In the award-winning book, Dittmer, professor emeritus of history at DePauw University, wrote, "This grass-roots insurgency focused its efforts around community organization, engaged in direct action protest to dramatize its program, and won major victories, culminating in the Civil Rights Act."
The complete column -- headlined "In Mississippi’s Museum Openings, a Victory for ‘Local People’" -- may be found at the newspaper's website.
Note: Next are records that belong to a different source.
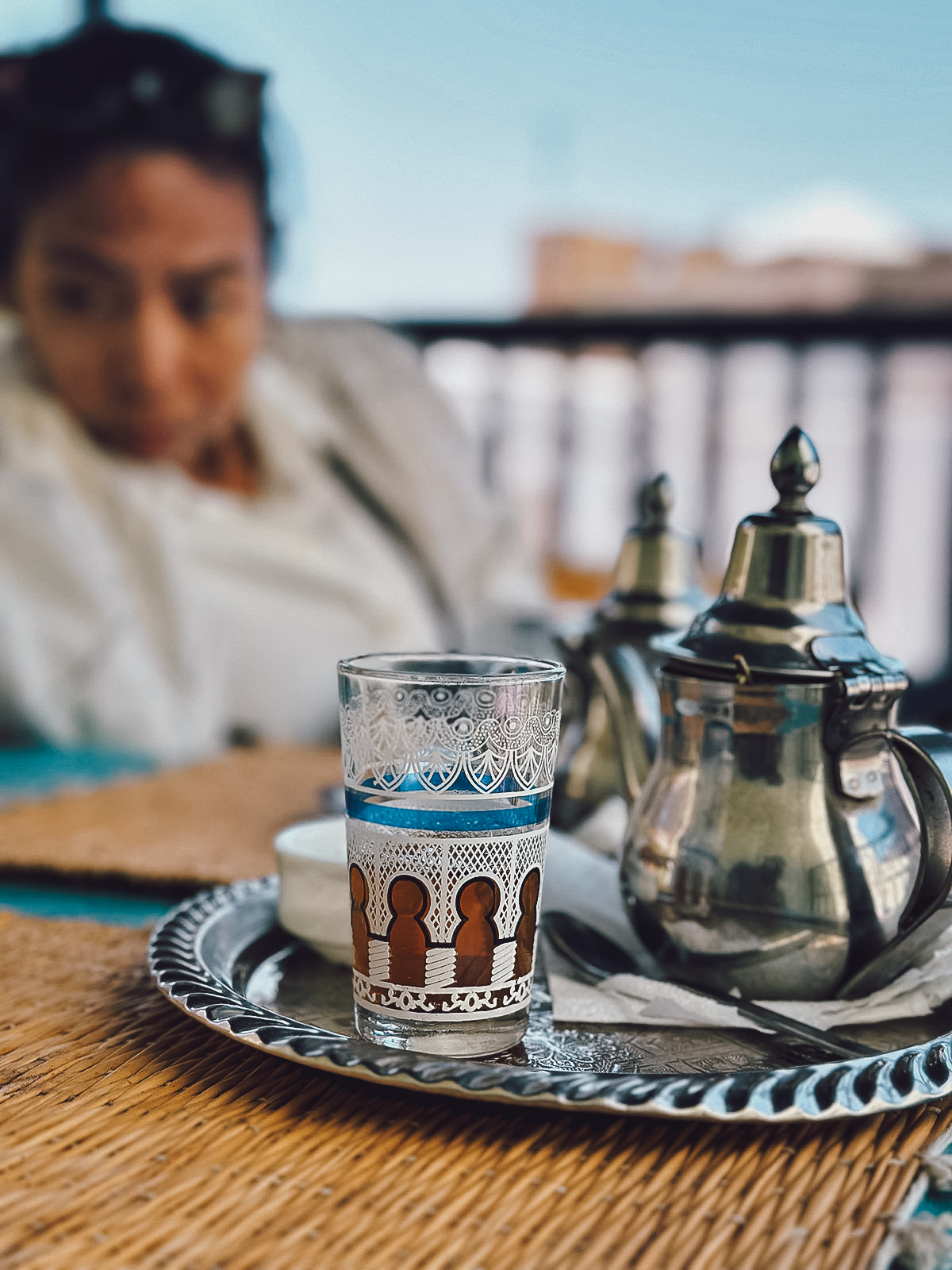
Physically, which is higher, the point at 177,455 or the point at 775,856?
the point at 177,455

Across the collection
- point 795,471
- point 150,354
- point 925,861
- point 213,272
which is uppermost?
point 213,272

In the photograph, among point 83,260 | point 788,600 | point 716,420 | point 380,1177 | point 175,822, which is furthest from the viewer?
point 716,420

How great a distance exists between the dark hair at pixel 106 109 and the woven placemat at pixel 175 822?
3.23ft

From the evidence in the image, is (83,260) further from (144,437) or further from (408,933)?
(408,933)

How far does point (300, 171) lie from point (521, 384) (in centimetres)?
57

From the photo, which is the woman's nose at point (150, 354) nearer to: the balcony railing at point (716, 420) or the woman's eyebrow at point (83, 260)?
the woman's eyebrow at point (83, 260)

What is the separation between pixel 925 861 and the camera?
1.11ft

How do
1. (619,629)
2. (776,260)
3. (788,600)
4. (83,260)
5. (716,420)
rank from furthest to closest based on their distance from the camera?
(776,260), (716,420), (83,260), (619,629), (788,600)

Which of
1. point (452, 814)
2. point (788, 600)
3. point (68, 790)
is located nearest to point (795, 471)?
point (788, 600)

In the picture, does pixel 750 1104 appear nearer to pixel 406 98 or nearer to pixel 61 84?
pixel 61 84

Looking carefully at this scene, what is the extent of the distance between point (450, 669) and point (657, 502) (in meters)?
0.22

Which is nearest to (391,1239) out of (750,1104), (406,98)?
(750,1104)

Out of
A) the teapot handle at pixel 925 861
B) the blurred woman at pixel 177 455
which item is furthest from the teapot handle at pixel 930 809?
the blurred woman at pixel 177 455

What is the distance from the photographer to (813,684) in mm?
352
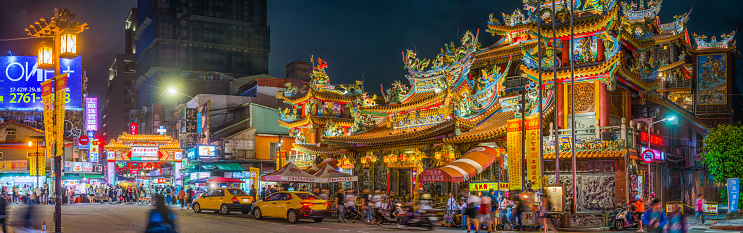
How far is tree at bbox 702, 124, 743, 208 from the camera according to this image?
3366 cm

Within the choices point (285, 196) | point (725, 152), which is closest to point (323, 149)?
point (285, 196)

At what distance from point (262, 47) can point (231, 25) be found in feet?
20.7

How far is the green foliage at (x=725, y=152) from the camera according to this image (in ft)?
110

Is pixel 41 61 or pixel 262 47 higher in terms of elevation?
pixel 262 47

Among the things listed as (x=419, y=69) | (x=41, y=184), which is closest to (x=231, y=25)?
(x=41, y=184)

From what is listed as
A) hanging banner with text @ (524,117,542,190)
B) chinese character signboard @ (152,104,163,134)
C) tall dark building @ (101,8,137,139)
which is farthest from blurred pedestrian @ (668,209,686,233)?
tall dark building @ (101,8,137,139)

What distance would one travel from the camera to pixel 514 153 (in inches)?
1085

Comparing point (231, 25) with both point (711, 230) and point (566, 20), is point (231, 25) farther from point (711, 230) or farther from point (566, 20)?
point (711, 230)

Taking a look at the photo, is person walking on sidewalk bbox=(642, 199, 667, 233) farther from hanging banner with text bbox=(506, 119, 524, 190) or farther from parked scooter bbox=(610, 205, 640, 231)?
hanging banner with text bbox=(506, 119, 524, 190)

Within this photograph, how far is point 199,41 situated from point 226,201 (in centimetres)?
6916

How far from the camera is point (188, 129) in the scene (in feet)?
193

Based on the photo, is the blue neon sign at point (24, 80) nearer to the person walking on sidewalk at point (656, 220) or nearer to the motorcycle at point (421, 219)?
the motorcycle at point (421, 219)

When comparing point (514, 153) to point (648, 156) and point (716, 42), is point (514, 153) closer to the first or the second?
point (648, 156)

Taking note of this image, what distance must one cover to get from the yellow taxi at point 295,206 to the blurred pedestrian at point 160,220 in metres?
14.9
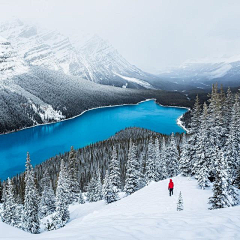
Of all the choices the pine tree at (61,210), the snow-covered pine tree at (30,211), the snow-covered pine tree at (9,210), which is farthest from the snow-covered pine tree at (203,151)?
the snow-covered pine tree at (9,210)

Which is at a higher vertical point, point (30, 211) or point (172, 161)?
point (172, 161)

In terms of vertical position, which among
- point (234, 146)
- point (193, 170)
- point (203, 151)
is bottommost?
point (193, 170)

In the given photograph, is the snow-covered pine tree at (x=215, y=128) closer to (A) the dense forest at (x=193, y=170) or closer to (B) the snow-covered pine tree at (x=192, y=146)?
(A) the dense forest at (x=193, y=170)

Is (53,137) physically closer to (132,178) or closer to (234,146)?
(132,178)

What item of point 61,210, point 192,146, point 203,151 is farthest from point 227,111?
point 61,210

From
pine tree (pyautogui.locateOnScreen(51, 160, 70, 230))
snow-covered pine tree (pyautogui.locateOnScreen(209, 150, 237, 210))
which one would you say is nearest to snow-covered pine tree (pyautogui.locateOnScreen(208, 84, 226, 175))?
snow-covered pine tree (pyautogui.locateOnScreen(209, 150, 237, 210))

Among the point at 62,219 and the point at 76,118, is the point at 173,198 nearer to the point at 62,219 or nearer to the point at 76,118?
the point at 62,219

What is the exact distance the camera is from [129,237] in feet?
18.9

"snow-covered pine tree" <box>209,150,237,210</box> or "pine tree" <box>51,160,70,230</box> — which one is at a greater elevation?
"snow-covered pine tree" <box>209,150,237,210</box>

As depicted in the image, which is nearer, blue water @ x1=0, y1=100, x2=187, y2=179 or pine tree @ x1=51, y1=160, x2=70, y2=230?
pine tree @ x1=51, y1=160, x2=70, y2=230

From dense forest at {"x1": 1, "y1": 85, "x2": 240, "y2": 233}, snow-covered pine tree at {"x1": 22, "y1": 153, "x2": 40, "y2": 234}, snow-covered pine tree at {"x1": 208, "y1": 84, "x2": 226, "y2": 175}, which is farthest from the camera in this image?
snow-covered pine tree at {"x1": 22, "y1": 153, "x2": 40, "y2": 234}

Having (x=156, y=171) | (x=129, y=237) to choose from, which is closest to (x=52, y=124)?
(x=156, y=171)

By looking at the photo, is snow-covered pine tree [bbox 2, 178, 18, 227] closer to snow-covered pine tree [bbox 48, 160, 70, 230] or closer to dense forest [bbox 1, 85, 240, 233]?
dense forest [bbox 1, 85, 240, 233]

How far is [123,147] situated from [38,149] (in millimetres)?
48199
John Dittmer is a nationally recognized authority on the civil rights movement and was in Mississippi for Saturday's opening of the Mississippi Civil Rights Museum. The retired professor told Mississippi Today, "I don’t know of any museum that hits racism so straightforwardly and so hard. As you walk in you see the names of people that were lynched. This is not trying to cover anything up."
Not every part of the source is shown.